Output the data in full. Keep every word exact and exclude the pictures.

**SOURCE MATERIAL:**
= Beginning of Section =

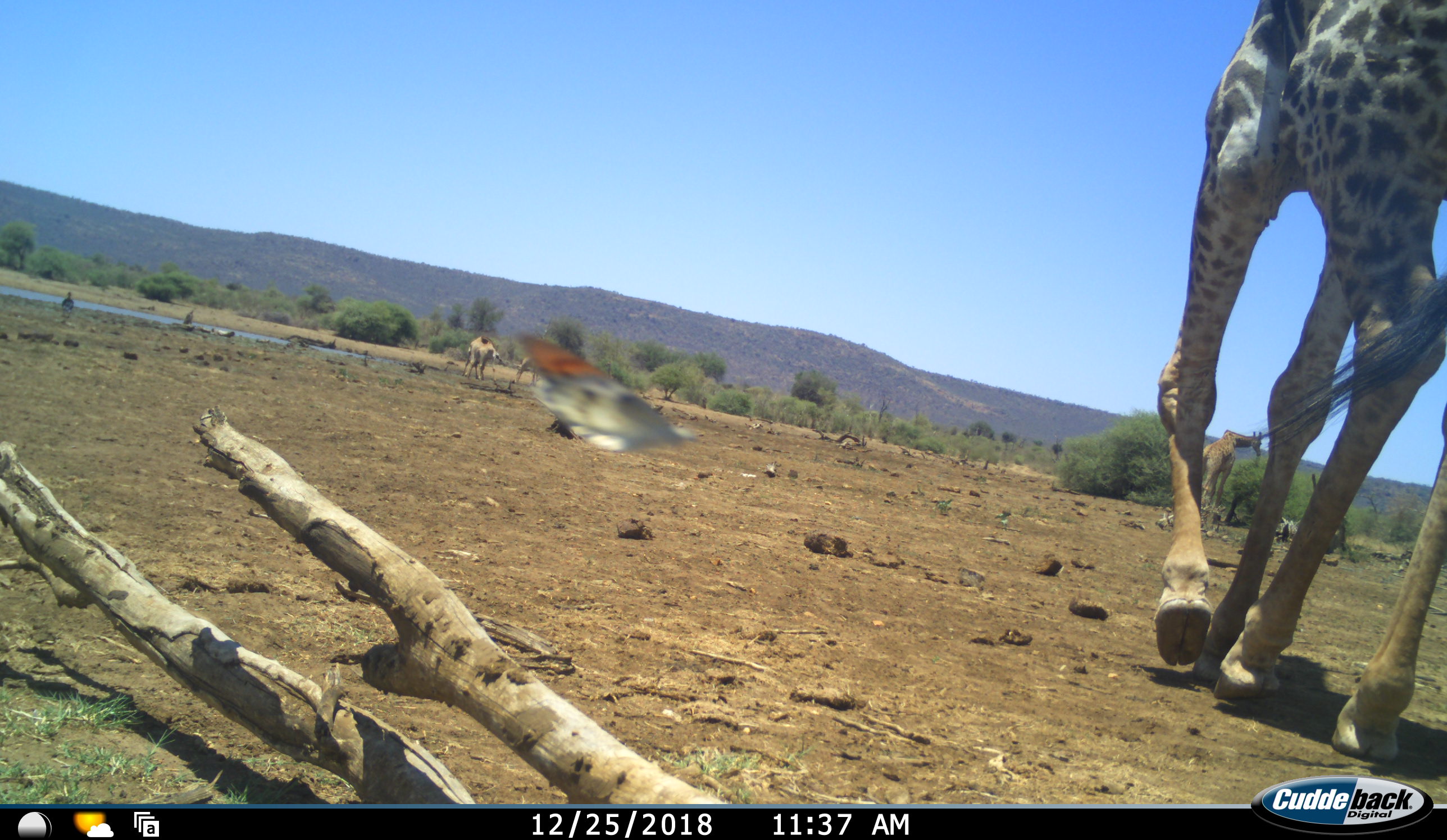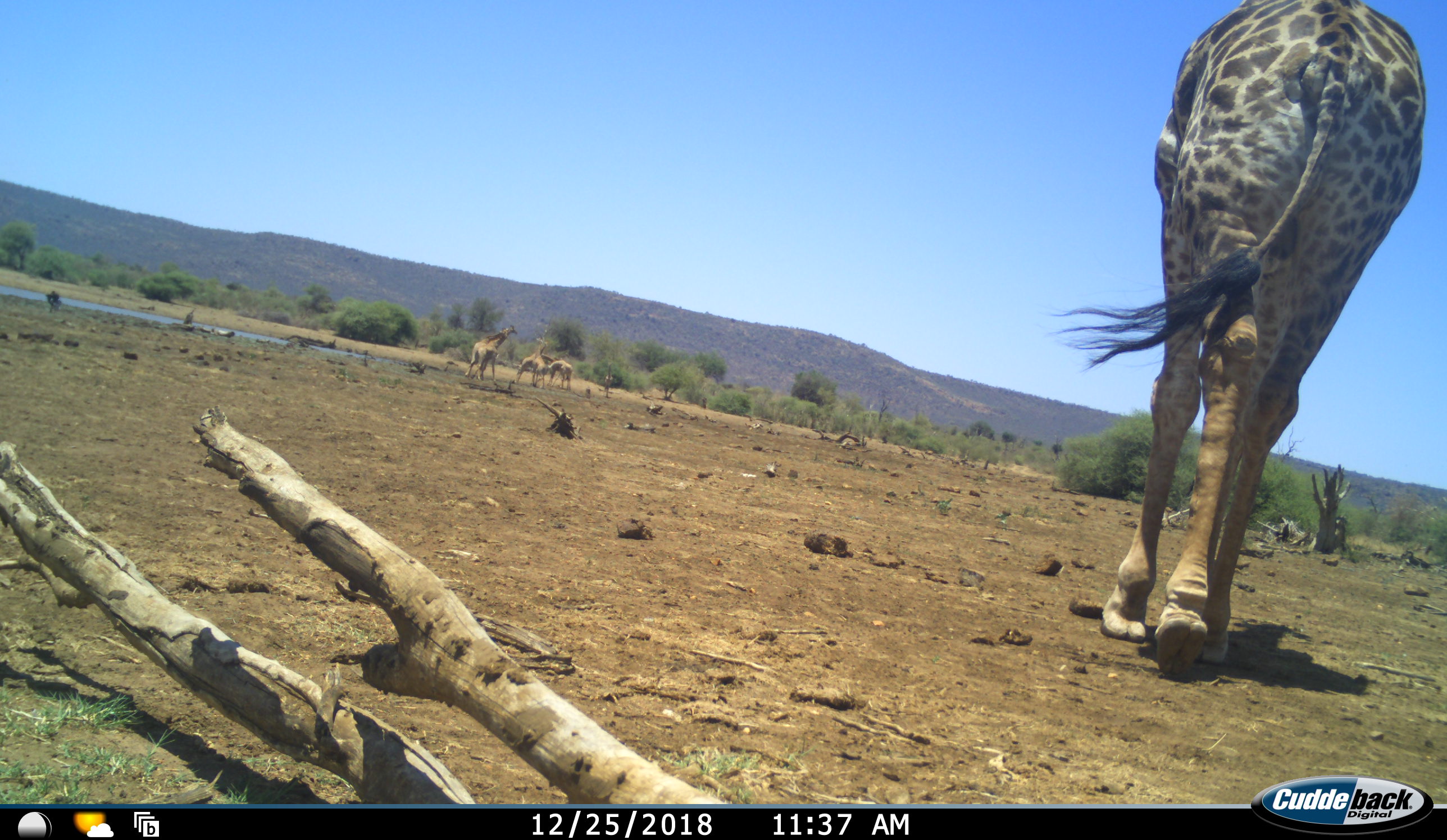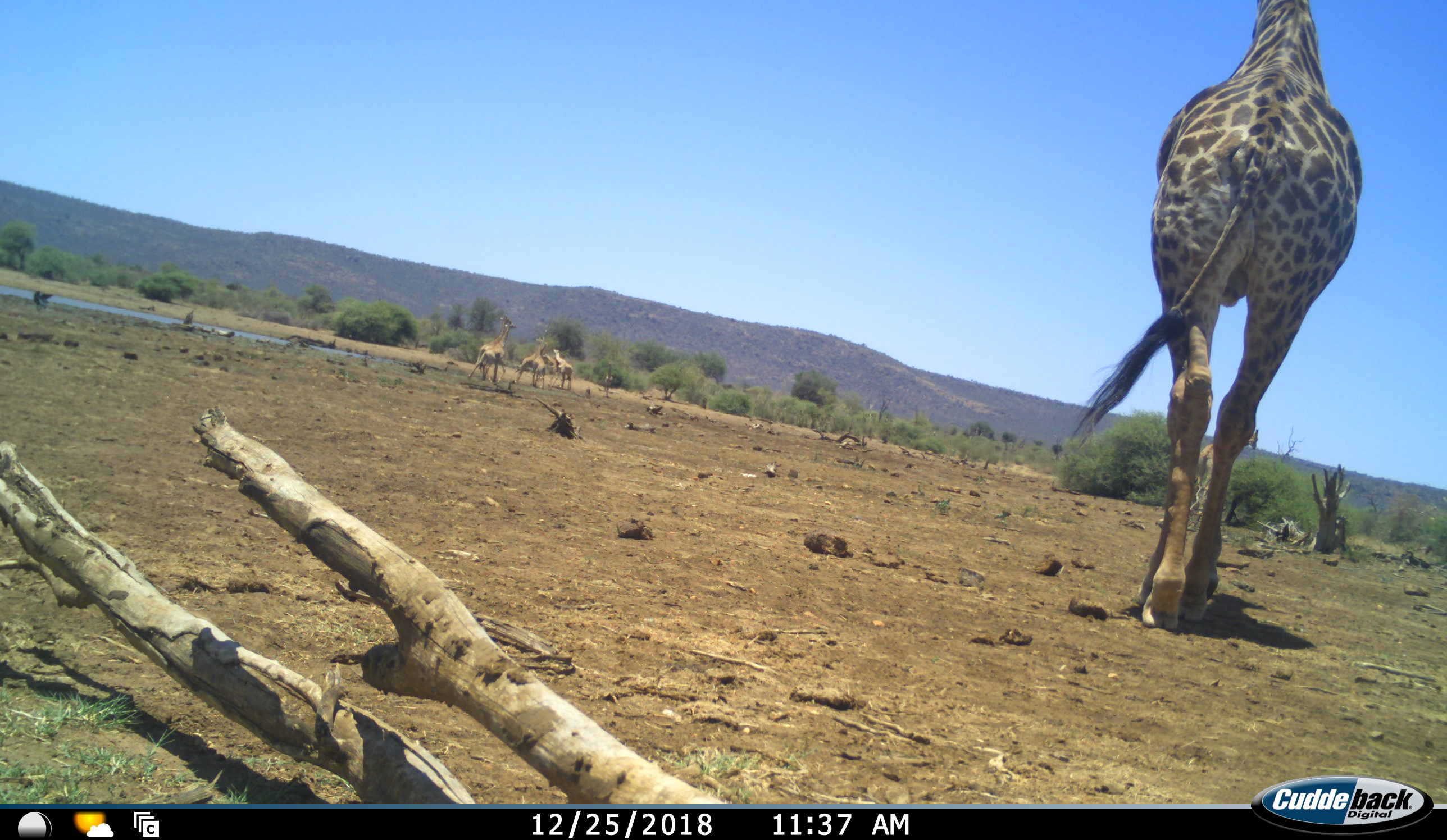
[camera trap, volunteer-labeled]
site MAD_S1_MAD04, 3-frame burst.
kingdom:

= End of Section =

**TASK RESULT:**
[camera trap, volunteer-labeled]
site MAD_S1_MAD04, 3-frame burst.
kingdom:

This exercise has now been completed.